Secondly, the pacing at the beginning of this novel seems absolutely consistent with points Tolkien is trying to establish early on about hobbits. Hobbits are removed from the rest of the world, they're separate and they enjoy living calm, slow, simple lives full of small comforts. The Shire isn't an exciting, worldly, or dynamic place. It's a place almost separate from the time upon which the rest of Middle Earth operates.

The pacing at the beginning of this story is necessary to ensnare the reader in the sleepiness and normal boredom that are such obvious features of the Shire. There's something immensely comforting about what you know, and it can also be stifling, and the writing really mimics that in this section of the book.

As the characters venture further into the rest of Middle Earth, more and more things will happen to them and the pacing will change, but you'll always notice that the hobbit characters themselves carry some of their home with them. They like to dally and enjoy their scenery when it's beautiful; they like to stop and eat VERY often, and drink and smoke when they can. That slowness (something that would also be so necessary in building the world of a novel that takes place in the American South, for instance) is an important element of the story.

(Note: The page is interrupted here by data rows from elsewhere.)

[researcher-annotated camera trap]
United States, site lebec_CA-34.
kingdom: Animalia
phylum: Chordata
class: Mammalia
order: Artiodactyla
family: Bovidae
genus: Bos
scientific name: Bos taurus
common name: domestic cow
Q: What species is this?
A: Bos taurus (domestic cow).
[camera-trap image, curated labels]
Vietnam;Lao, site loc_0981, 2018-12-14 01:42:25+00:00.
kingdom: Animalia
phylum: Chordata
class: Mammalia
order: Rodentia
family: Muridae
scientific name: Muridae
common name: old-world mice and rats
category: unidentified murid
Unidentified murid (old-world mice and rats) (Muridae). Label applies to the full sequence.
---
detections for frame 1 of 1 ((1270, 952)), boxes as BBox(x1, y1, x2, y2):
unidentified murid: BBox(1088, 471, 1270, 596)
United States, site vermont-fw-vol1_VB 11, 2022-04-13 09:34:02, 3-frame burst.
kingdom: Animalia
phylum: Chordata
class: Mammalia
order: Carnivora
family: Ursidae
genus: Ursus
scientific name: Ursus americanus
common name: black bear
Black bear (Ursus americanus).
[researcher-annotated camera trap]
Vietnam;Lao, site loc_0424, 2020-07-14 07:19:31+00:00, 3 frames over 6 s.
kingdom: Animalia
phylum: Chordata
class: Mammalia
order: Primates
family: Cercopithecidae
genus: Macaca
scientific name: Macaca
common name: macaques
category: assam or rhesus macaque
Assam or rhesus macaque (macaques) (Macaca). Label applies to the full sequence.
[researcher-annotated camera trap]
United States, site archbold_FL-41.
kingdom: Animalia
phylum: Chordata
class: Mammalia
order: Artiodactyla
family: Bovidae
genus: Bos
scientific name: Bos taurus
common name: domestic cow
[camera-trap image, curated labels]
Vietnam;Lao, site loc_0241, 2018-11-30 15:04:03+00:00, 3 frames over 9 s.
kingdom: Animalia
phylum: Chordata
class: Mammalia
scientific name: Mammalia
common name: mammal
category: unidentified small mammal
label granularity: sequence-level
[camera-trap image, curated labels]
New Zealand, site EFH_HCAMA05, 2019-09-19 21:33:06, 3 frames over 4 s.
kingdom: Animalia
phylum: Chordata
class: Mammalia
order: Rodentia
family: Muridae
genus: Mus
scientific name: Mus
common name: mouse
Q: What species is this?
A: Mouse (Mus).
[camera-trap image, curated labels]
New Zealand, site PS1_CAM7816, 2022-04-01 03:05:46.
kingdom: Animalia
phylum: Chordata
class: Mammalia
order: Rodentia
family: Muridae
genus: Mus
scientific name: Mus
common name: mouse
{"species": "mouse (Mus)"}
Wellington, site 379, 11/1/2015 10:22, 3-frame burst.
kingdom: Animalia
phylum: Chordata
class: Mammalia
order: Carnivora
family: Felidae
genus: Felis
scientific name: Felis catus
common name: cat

The beginning of this book is bittersweet because it shows the relationships of two integral characters - Bilbo and Frodo - to their home. Bilbo has already ventured out. He has left home and had adventures that have changed him immensely, and spoiled him in some ways for his home, as it was before he left. The ring has also done this over time. Frodo loves the Shire, and he is never really shown as a character who longs to leave his home or adventure out. He loves his uncle and would leave the Shire out of loyalty to him, but is quite content to live a normal hobbit's life. His life of normalcy is interrupted, however, and he's required to take on a weighty task. The implication here is that leaving home he will never return to see it the way he once did. It's an Odyssey in the Homeric sense of that word. You go away out of the needs of the world, but in so doing you are changed and so is the world (including your home within that world).

I also think Tolkien explores the distinctions between a trio of characters who really begin to circle each other in the books: Bilbo, Frodo, and Gollum. Tolkien's already drawing parallels and distinctions, and showing the reader some different stages of attachment to the Ring, and how that attachment can also alienate one from home and countrymen/women. The sexual/female reading of the Ring is intriguing, but I can't quite gather what the overall point would be. After all, the few women who are depicted in the book are never evil, it's just that women in general are almost non-existent in the series. The ring is certainly a symbol for ensnaring/trapping power (e.g. you attempt to wield the power, but it actually wields you), and obviously there's some historical relevance for female power being viewed this way stereotypically (e.g. "soft power"), but I am not sure that the connection extends very deeply in the text.

One of my big issues with these books is that there are LITERALLY no female characters whatsoever until after this section, and only a couple major female characters developed in this whole series. My favorite, the kick-ass Eowyn, won't even show up until the Two Towers. What's confusing is that female characters aren't even really depicted in passing (except for that one Sackville-Baggins). This is a big failing of the series in my eyes, and I am unsure if it was done out of blindness of the author to a need for developed female characters, or if it was done intentionally. If someone knows, or has read any feminist critiques of Tolkien, I'd be intrigued to hear what theories exist.